I do not mean to suggest that ugliness is a virtue, nor that growing older has any kind of cause-and-effect relationship with growing wiser ("there is no fool like an old fool"). What I would suggest to you, instead, is that the desperation of the right wing to embrace Lindsay Shepherd (as a speaker, if not as a leader) has everything to do with her appearance, and has nothing to do with her wisdom (her research, etc.) on any issue; I would say the same for Lauren Southern, the Pettibone sisters, Faith Goldy, and innumerable others. If racism were a legitimate science, nothing would matter less than what these airheads had to say about it. Instead, the racists are desperate to have attractive women tell them that their views are scientifically valid, precisely because they never can be. Vegans are just the same: we want to hear our prejudices presented to us as science by any Instagram model willing to do the job, no matter how clueless, so long as he or she can be called nubile, virile, or some other word with a Latin etymology that allows us to avoid saying "sexy" --the most embarrassing Latin word in the lexicon.

The political function of having such people as "speakers" is that they embody the words that the silent crowd already knows and assents to: this is the ideological equivalent of an Elvis impersonator, performing for an audience that already knows the lyrics to every song. Nobody believes that Elvis is still alive, but they are paying for the illusion that his words (and the value of his art form) lives on; and, on the contrary, it is just now that it can be pronounced dead, as it becomes something memorialized in a museum.

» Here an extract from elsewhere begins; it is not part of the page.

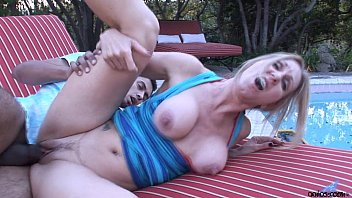 cougar mature compilation destroyed Mature couples trade wives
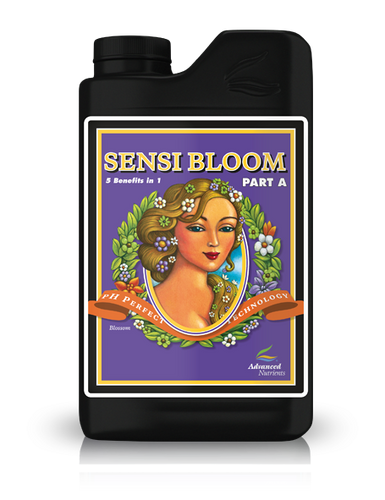 Sensi Bloom Part A & B ph Perfect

Dead culture is not culture: museums are where cultures go to die. Just like the indigenous people whom we pretend we "remember" by setting up a monument or an exhibition in a museum, it is the racism of the recent past that will disappear, just as it is being memorialized by the racists themselves. When racism was a powerful part of our living culture, nobody had to make an exhibit out of it, and nobody had to put on an exhibition to define and defend it, in the same way that the Hindus didn't make museums about the caste system when it was (simply and truly) their way of life. When Jews were quite literally locked into a ghetto, there could not be any museum of antisemitism, nor would there be any rallies with demagogues defending the science they use to rationalize their prejudices; today, there are quite literally museums and guided tours where those ghettos used to be, and --inevitably-- there are Neo-Nazi rallies trying to dispute the version of history taught in those museums. What they are disputing is merely the writing of history: the Neo-Nazis are fighting over the funeral arrangements for their own ideology, although they imagine themselves to be "keeping it alive".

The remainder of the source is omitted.